HBO’s ‘Euphoria’ is not the Typical High School Teen Scandal Type of Flick. Featuring Zendaya and many other up-and-coming new talents, Euphoria isn’t afraid of all the controversy.

One of the youths of the Internet’s most talked-about topics as of late is HBO’s new show Euphoria, executive produced by Drake, which features former Disney child star and Spider-Man lead Zendaya, who portrays the main protagonist Rue, a seventeen-year-old drug addict recently released from rehab. Set in the suburbs somewhere in the States, the series is a dig into the lives of “troubled” high school students engulfed by the world of sex, partying, and drugs.

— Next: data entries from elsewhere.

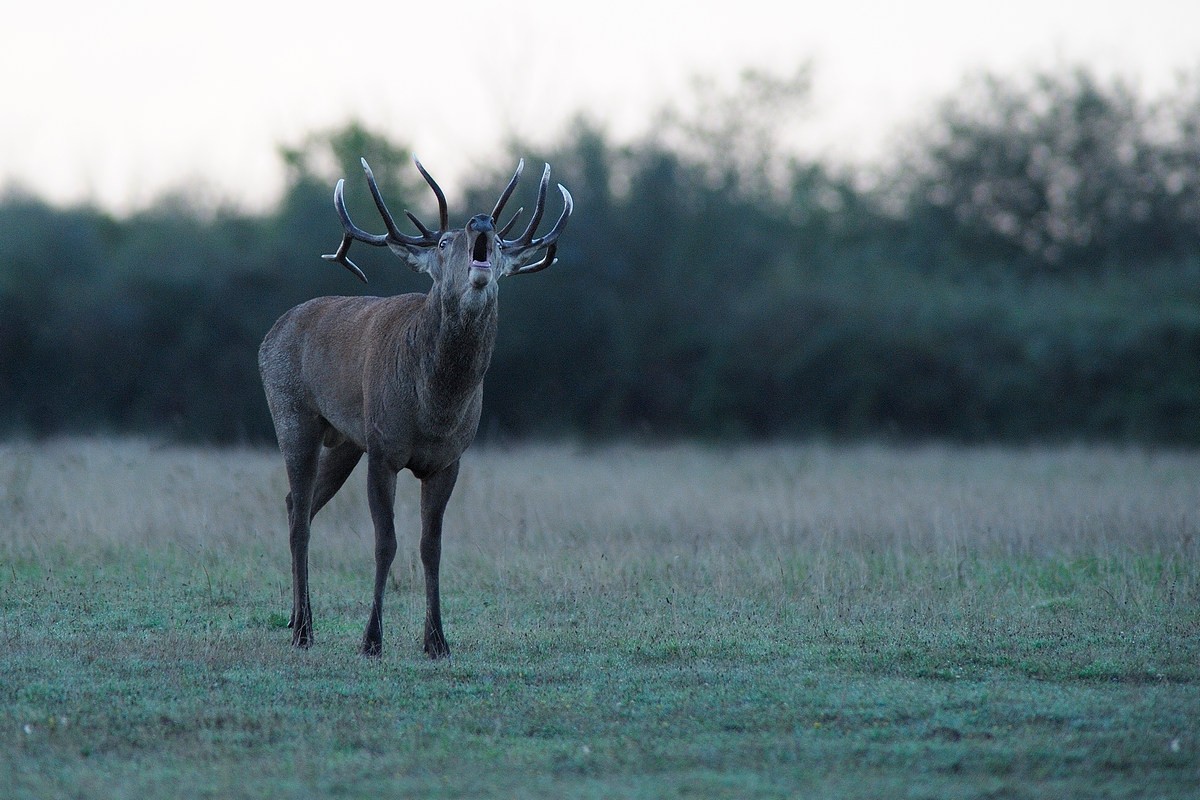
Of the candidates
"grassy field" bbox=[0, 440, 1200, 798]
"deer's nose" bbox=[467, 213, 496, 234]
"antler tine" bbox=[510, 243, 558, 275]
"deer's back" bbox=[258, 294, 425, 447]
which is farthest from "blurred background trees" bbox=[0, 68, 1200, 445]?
"deer's nose" bbox=[467, 213, 496, 234]

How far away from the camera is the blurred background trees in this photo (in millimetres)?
27844

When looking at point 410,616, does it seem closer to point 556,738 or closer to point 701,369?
point 556,738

If you looked up news for Euphoria, you will find headlines that all start with “Euphoria is…” and end with a different, intriguing thing, like “proving that makeup is art”, or “unafraid to show that our lives revolve around technology”, or “so explicit”. But according to much of what is heard from word of mouth, one can indeed jump to the conclusion that the show is not the typical high-school-teen-scandal type of beat.

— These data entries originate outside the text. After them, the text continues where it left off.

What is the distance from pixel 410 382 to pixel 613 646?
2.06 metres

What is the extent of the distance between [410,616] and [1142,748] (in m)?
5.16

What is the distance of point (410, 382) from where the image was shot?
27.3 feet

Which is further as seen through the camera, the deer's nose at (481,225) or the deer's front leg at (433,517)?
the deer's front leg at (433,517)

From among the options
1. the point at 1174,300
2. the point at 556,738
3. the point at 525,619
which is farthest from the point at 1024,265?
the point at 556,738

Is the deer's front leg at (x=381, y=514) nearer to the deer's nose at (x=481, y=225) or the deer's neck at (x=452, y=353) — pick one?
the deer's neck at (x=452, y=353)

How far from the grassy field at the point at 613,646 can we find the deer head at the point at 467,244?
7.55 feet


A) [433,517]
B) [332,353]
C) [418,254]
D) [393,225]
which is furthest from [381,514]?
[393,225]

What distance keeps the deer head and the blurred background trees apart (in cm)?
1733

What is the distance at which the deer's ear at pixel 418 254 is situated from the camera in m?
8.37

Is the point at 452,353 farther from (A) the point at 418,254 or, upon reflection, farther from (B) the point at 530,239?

A significant, and quite frankly very realistic, aspect of one of the many mishaps of teenagehood displayed in the show is the misuse of technology. This generation’s social media use — and at times addiction — of course, comes with its risks, and sometimes they’re severe. Barbie Ferreira’s character Kat is shaken to find out that the guy she lost her virginity to had recorded and uploaded her first sexual experience, and although she managed to remove it from Pornhub, things like that never really leave you; information travels at lightning speed and there’s bound to be other people who find out about your predicaments, and it’s no different from Kat’s unfortunate situation. But she is, arguably, not unfortunate for long, as she becomes a cam girl for a while and earns money with her videos after she discovers that some people actually enjoyed her previous mishap. Although she does find some use and profit out of what was formerly a predicament, this allows us to wonder, how safe and reliable is the internet for high schoolers really? No matter what flows out and what flows back in, does anything really ever leave you once it’s been put out there for everyone else to see?

HBO's 'Euphoria' is not the Typical High School Teen Scandal Flick

Image courtesy of HBO.

Some viewers do contend, though, that the series can be and is controversially explicit in the amount of drug use and sexual encounters shown. A review on The Guardian notes that Euphoria makes Skins, a British show with similar themes, look “positively Victorian”. Parents will most definitely worry and cringe and argue, and certainly because the show is aimed towards young teen audiences, but when the show is rife with unsparingly harsh truths and cruel sexual endeavours and brutal — and because of that, quite realistic — depictions of drug and substance abuse, one can wonder whether the show is more a bad influence or a warning.

It’s not just the weary stories told and the worrisome questions that arise that make the show so memorable and so much more distinct compared to its teen-angst relatives like Riverdale and 13 Reasons Why. Ellen Scott from Metro writes that the show’s make-up is one-to-watch; Hunter Schafer, who portrays Rue’s newfound best friend Jules, wears some seriously beautiful graphic liner. There’s a sparkling pink look accompanied by a line of a hot pink liner, and orange look that truly complements Schafer’s blue eyes, and a sky blue liner forming a circle at the edge of her lids. Not to mention an absolutely powerful green eyeshadow look on Barbie Ferreira and pretty gemstones bejewelling Alexia Demie’s eyelids, and Zendaya’s tears of glitter… It looks brilliant on camera and is another little aspect of the artsy side of today’s modern teenagers, and even makes the otherwise dark show a little bit brighter, plus a great source of eye candy.

HBO's 'Euphoria' is not the Typical High School Teen Scandal Flick

Image courtesy of HBO.

Euphoria is definitely not for everyone; it is, perhaps predictably, going to gain a cult following, but it’s one of those hard-hitting shows that just need to be made and requires a platform, requires to be talked about. For its characters, its messages, its uncanny similarity with the reality many high schoolers face but are too afraid or uncomfortable to talk about, tackle so many real issues head-on, and proves that adolescence is at once a palpably bitter experience and a sweet one — and all the colour, the callousness of it all, for so many teenagers out there, doesn’t it feel and sound and look so familiar?